Aim: Extract every item below word for word, keeping each line unchanged.

※

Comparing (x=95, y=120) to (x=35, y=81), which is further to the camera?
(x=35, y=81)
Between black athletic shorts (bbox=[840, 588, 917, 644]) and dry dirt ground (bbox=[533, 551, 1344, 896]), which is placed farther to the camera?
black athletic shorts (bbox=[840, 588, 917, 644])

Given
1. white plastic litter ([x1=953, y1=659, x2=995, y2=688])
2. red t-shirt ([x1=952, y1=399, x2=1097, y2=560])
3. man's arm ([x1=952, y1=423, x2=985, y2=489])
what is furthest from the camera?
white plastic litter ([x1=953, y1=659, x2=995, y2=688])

※

Written response:
Comparing (x=95, y=120) to (x=35, y=81), which is further to the camera?
(x=35, y=81)
Between black athletic shorts (bbox=[840, 588, 917, 644]) and dry dirt ground (bbox=[533, 551, 1344, 896]), which is placed farther to the camera?
black athletic shorts (bbox=[840, 588, 917, 644])

Given
1. white plastic litter ([x1=953, y1=659, x2=995, y2=688])
2. red t-shirt ([x1=952, y1=399, x2=1097, y2=560])
3. man's arm ([x1=952, y1=423, x2=985, y2=489])
what is furthest from the camera?
white plastic litter ([x1=953, y1=659, x2=995, y2=688])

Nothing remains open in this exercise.